OCR to PDF+text

I am confused.

Getting started on the scan > OCR > DEVONthink process. (And anxiously waiting with credit card in hand for Devon to come out with an integrated solution!)

I have scanned a 4 page document using my wonderful new Fujitsu ScanSnap. It scans directly into DEVONthink, and the information panel shows the PDF occupying 319 KB. Okay, that sounds reasonable.

Then I move the PDF to Adobe Acrobat 7.0 and perform OCR on it. The resulting PDF+Text document, back in DEVONthink, is 2939 KB!

I copied the text out and pasted it into a blank BBEdit file. The text is 7425 bytes, rounded to 8K.

(I tried doing a Save As in Acrobat, then tried Reduce File Size, but that only got the size down to 1.9 megs… still too much.)

So we have a 319K image plus 8K of text adding up to a 2.9 megabyte PDF file. What’s going on here?

(I realize the issue is probably with Acrobat, not DEVONthink, but I like the people on this forum better. :slight_smile:

Stephen, I feel the same way about my ScanSnap; it’s amazing.

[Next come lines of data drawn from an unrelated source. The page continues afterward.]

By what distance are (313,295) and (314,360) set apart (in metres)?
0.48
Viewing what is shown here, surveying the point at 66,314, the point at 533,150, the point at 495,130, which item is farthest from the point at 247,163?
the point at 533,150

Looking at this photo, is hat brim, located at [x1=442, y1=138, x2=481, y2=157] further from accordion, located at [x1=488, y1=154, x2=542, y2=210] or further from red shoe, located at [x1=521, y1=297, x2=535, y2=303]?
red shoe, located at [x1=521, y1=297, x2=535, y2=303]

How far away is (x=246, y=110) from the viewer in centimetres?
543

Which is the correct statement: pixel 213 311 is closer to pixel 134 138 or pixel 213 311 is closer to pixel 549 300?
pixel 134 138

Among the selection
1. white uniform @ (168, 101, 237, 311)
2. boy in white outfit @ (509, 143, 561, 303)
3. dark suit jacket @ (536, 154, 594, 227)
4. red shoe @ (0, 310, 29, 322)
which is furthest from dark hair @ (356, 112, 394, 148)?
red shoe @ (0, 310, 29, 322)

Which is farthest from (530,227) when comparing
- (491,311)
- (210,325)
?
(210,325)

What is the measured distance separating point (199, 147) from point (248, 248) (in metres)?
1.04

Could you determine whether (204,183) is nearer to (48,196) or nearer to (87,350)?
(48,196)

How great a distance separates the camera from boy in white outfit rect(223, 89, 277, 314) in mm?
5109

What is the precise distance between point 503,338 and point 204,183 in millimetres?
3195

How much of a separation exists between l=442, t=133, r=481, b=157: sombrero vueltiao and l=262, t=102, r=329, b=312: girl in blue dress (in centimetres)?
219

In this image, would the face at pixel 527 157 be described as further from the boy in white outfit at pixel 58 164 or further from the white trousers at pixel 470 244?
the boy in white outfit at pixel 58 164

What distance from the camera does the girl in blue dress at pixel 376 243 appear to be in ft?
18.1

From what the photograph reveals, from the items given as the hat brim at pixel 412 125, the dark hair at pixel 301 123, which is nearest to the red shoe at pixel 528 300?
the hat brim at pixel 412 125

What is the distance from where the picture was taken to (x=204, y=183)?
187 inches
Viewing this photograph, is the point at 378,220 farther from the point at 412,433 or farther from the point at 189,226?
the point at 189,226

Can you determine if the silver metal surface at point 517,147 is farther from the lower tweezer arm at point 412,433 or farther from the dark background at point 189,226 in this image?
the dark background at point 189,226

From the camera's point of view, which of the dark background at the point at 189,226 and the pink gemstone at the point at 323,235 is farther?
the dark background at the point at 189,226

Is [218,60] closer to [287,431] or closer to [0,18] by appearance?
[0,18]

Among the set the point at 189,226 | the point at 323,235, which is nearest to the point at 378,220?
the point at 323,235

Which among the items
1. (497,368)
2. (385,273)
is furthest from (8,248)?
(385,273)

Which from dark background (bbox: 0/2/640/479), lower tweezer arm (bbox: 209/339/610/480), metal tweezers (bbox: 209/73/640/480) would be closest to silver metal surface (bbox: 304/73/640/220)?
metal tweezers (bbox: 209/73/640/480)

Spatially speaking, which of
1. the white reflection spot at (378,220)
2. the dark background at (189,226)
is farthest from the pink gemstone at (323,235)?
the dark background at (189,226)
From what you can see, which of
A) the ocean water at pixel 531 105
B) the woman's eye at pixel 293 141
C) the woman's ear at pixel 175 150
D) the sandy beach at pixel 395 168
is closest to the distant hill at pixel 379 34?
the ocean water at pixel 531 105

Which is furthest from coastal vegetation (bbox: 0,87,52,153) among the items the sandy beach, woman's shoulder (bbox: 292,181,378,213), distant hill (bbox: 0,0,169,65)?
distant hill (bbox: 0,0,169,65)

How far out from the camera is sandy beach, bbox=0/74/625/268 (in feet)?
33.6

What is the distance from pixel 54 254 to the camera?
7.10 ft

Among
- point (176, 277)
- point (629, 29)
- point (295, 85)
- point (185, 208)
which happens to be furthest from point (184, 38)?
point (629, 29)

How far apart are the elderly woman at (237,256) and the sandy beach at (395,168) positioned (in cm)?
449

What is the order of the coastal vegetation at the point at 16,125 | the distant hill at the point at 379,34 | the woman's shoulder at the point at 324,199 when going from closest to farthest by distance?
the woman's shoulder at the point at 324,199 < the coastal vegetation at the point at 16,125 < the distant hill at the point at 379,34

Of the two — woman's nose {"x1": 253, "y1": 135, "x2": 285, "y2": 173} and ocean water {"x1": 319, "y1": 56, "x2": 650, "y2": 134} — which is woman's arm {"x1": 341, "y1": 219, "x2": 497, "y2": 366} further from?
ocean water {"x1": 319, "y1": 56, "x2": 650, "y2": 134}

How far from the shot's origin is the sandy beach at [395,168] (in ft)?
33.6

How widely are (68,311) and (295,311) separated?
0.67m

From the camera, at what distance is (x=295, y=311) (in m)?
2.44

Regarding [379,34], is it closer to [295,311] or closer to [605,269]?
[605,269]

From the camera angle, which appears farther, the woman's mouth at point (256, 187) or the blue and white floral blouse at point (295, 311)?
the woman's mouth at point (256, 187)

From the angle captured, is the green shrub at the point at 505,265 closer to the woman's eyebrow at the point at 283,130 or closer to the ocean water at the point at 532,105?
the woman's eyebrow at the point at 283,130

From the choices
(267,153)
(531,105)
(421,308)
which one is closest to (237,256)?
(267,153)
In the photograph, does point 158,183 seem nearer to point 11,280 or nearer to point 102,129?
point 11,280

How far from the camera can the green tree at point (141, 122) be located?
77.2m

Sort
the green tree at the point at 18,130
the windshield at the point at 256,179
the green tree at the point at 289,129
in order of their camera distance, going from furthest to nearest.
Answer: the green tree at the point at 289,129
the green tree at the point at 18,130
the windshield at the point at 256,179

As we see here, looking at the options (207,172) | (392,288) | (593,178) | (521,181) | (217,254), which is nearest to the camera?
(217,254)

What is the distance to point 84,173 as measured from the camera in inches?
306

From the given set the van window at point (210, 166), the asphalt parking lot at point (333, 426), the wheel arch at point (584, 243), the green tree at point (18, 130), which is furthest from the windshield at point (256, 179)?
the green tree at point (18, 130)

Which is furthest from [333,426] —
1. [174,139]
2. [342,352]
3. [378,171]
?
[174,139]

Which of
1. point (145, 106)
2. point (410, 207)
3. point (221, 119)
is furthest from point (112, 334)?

OCR processes rasterize each page again, and that’s where the PDF file size can bloat.

I’ve used a little app for years, PDFShrink, to reduce PDF file size. It provides options for end use. For example, if smallest possible size for screen view only is needed, that’s an option. If reasonably good print quality is needed, that can be accomplished.

High resolution scans prior to OCR are good. After OCR, the image quality of the PDF+text fie can be reduced.

Really? That seems… well, “unwise” is probably the nicest word I can think of. At minimum, you think it’d be a prefs option in Acrobat/IRIS/whatever to “leave my bitmap alone”!

I’ll try PDFshrink, but I hate adding one more step to a process that already has too many. Thanks!

Stephen, there’s another option: get a bigger hard drive. :slight_smile: Then you won’t worry so much about file size. I’ve got 1.5 TB online on my PowerMac G5.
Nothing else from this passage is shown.